I woke up on Saturday with a rocket barrage on my city, Tel Aviv, in the metropolitan area of 3 million people was attacked. A rocket fell in my neighborhood, where there is no military presence, no strategic sites. Just civilians. Soon we received the reports of terrorists armed for an all out war, rampaging through cities and villages, butchering people, desecrating their bodies and burning houses. We saw the videos of thousands of people fleeing from the festival. And there are stories I’ve heard that I can’t yet process. I am unable to even think about them. So much blood and gore on the most innocent of lives.
No more than 6 hours later, I was already on my way south to arm up with hundreds of other reservists in my unit. Some of them I’ve never seen, people who did not show up to previous reserve activity for years have showed up. 300 thousand Israelis showed up.
This is the largest deployment in the country’s history. This is how eager we are to defend our homeland. And civilians are doing circle in the air just to provide us with food and equipment. Everyone joined, not a single soul in Israel remained indifferent. Jews, Drzue, Christians, Arabs, Bedouin, people who just a few seconds ago only saw their differences, have all united against evil.
There is no question here, Hamas must be eradicated, just like ISIS. And what they have done is as big a crime against Israel as it is to the Palestinians. They have done nothing but bring on death and destruction on themselves, and we haven’t started yet.
I am now near the front, thwarting continuous infiltration attempts. They try and fail. Dozens of terrorist were killed. They are getting weaker and weaker and we are getting stronger and braver. They keep shooting on civilians. Rockets are falling near us, exploding over our heads. But our spirit is strong, we are strongly united, brothers and sisters, from all over the country, religious, secular, rich, poor… And the ground is shaking below our feet front our air force pounding of the devil’s den.

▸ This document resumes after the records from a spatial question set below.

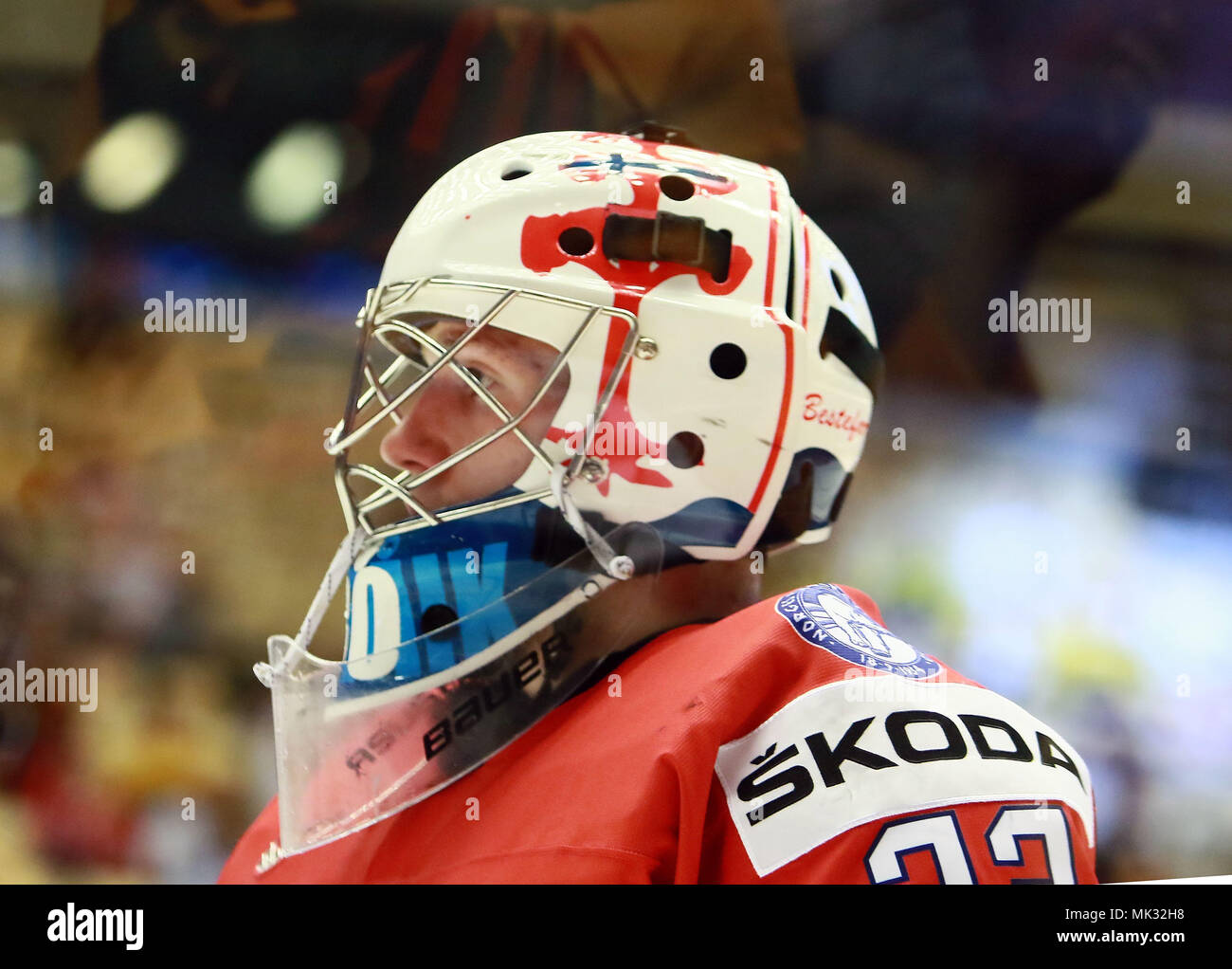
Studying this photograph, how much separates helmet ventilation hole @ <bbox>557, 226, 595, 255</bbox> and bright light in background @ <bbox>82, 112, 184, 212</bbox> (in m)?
0.80

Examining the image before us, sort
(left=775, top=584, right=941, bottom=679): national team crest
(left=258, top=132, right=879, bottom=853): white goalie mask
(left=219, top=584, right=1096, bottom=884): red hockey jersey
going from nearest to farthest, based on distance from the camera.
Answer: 1. (left=219, top=584, right=1096, bottom=884): red hockey jersey
2. (left=775, top=584, right=941, bottom=679): national team crest
3. (left=258, top=132, right=879, bottom=853): white goalie mask

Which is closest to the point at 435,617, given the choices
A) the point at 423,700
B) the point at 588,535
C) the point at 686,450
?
the point at 423,700

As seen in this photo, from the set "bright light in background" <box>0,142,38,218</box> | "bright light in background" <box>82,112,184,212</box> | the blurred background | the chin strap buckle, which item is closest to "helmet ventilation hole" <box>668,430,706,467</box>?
the chin strap buckle

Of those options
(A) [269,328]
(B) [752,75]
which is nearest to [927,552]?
(B) [752,75]

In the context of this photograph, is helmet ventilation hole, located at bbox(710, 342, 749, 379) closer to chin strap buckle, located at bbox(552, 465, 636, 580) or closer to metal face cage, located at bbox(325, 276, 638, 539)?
metal face cage, located at bbox(325, 276, 638, 539)

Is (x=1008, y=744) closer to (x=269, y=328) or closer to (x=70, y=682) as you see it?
(x=269, y=328)

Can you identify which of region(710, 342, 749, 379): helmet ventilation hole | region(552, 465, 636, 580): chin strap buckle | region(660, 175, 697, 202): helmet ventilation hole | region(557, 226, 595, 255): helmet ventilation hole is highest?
region(660, 175, 697, 202): helmet ventilation hole

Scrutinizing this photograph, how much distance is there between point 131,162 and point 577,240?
885 millimetres

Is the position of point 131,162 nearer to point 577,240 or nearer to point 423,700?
point 577,240

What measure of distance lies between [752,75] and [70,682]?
→ 1.43 metres

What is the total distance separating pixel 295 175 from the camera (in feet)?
5.44

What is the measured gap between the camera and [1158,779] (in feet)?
5.26

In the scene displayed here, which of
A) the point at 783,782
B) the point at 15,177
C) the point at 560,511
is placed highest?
the point at 15,177

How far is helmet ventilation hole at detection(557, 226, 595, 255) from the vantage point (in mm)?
1208
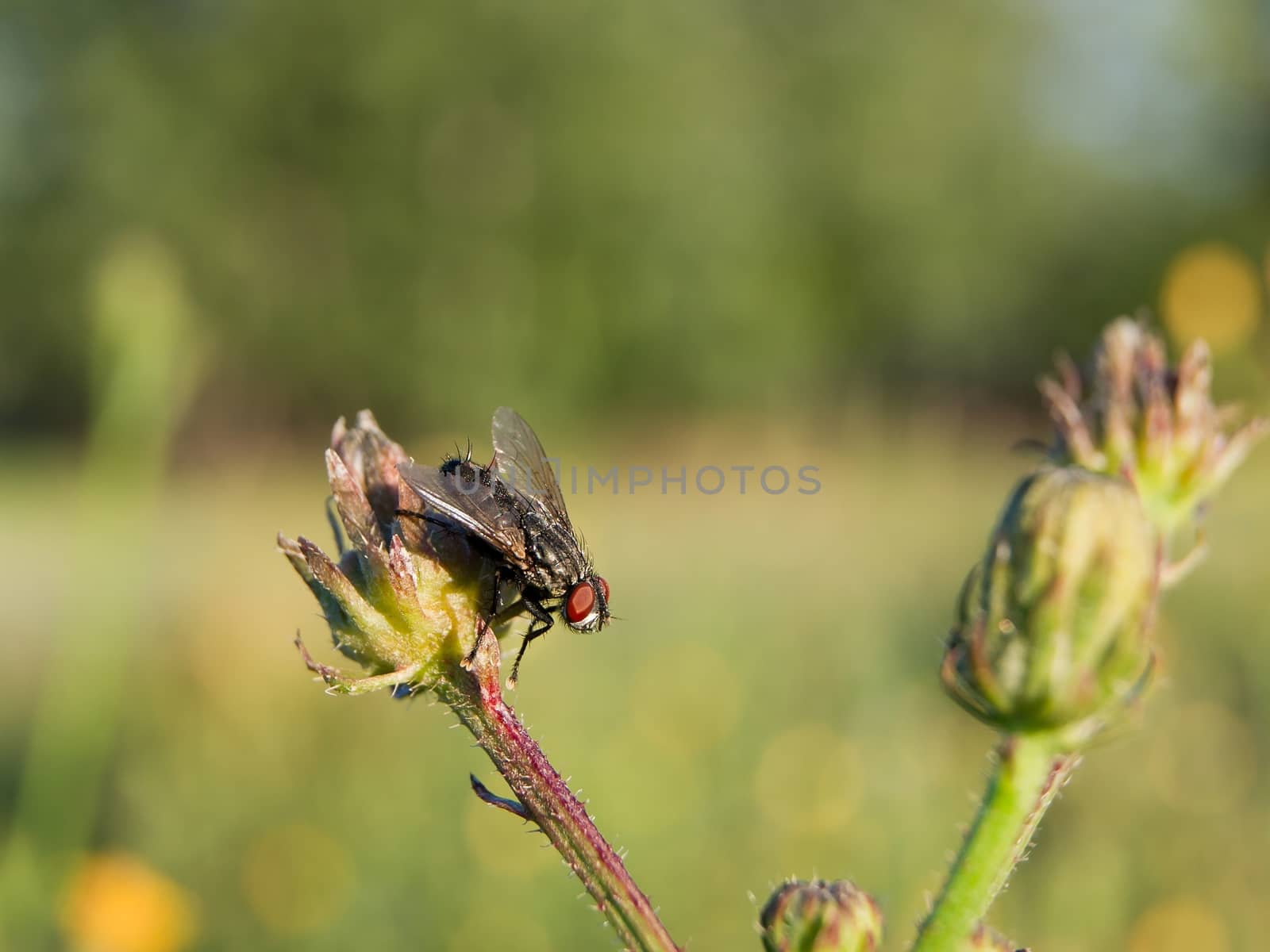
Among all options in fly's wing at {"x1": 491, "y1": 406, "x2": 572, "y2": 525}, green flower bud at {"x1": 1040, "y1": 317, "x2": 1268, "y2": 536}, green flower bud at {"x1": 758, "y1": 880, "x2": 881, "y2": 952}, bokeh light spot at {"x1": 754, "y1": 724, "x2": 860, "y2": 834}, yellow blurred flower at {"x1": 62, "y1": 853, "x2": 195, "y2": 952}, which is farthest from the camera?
bokeh light spot at {"x1": 754, "y1": 724, "x2": 860, "y2": 834}

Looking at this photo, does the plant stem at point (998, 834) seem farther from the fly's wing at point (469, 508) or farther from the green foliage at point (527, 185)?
the green foliage at point (527, 185)

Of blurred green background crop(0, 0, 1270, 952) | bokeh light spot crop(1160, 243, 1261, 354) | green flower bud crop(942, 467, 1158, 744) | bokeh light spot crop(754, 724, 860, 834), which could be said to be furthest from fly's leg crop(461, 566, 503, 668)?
bokeh light spot crop(1160, 243, 1261, 354)

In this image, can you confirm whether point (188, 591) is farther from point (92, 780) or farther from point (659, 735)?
point (659, 735)

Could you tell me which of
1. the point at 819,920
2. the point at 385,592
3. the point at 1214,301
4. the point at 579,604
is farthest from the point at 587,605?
the point at 1214,301

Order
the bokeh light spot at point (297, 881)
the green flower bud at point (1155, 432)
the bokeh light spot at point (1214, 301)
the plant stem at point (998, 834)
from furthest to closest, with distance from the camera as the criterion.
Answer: the bokeh light spot at point (1214, 301) → the bokeh light spot at point (297, 881) → the green flower bud at point (1155, 432) → the plant stem at point (998, 834)

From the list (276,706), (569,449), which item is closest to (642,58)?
(569,449)

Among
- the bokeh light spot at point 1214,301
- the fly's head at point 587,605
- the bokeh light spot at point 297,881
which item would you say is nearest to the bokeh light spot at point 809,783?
the bokeh light spot at point 297,881

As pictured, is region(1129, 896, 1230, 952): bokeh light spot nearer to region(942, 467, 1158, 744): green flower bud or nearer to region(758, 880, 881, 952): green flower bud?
region(758, 880, 881, 952): green flower bud
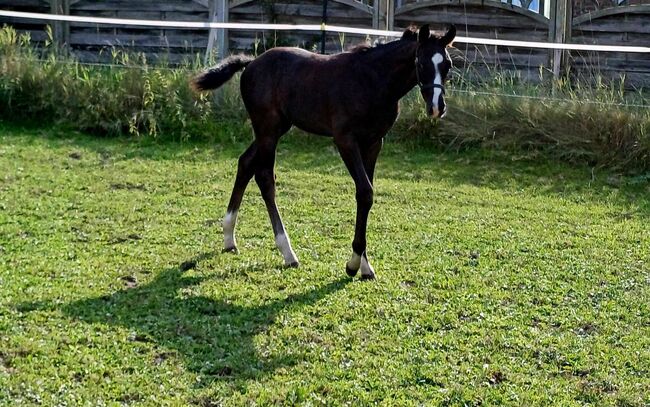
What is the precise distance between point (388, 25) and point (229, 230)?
8.61m

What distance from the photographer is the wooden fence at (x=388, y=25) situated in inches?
582

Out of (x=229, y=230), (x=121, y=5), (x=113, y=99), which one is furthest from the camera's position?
(x=121, y=5)

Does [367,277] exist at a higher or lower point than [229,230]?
lower

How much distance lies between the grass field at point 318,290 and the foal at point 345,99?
0.57 metres

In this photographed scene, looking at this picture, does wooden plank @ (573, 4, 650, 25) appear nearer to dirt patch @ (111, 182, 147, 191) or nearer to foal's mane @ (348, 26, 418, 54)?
dirt patch @ (111, 182, 147, 191)

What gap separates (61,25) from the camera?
15.7m

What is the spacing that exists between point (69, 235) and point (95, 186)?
188cm

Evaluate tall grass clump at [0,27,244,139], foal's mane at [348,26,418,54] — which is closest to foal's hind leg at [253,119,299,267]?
foal's mane at [348,26,418,54]

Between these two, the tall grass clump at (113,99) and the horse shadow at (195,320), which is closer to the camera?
the horse shadow at (195,320)

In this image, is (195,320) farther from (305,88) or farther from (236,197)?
(305,88)

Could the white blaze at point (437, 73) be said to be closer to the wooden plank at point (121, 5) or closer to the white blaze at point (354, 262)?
the white blaze at point (354, 262)

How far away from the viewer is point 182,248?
722 centimetres

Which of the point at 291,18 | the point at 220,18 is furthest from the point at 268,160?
the point at 291,18

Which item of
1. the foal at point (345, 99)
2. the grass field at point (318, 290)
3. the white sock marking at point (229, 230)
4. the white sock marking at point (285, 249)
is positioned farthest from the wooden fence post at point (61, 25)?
the white sock marking at point (285, 249)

While their leaders are hiding in bunkers, some of our leaders, members of the Knesset, have showed up, volunteered to join the fighting units. My battalion commander, who lives in a kibbutz just next to the strip, who was abroad at the time, has lost his 18-year-old son, and before burying or even seeing him, he decided to take a flight, show up and help in whatever he can, even though he was given the option to stay home and weep. This is the spirit of our country. And we have no other land to go to. This is our secret weapon. We have one homeland.
My Israeli friends from across the world all began organizing donations, others have bought tickets, cutting their trips by months and came back to recruit. My little cousins set up stations to collect food and supplies from civilians for the soldiers. My family is doing anything they can and so everyone else.
I have gave much thought about my grandparents who fought the Nazi attempt to eradicate them, and others who suffered persecution anywhere they’ve been. Here we are united together, we have the right and duty to help ourselves. And we will do that for eternity. We cannot be beaten, and whoever will challenge us will be destroyed.
I am no religious person, but now more than ever the words Am Yisrael Chai are inscribed on my heart.
I hope to come back as well as possible, to tell our story.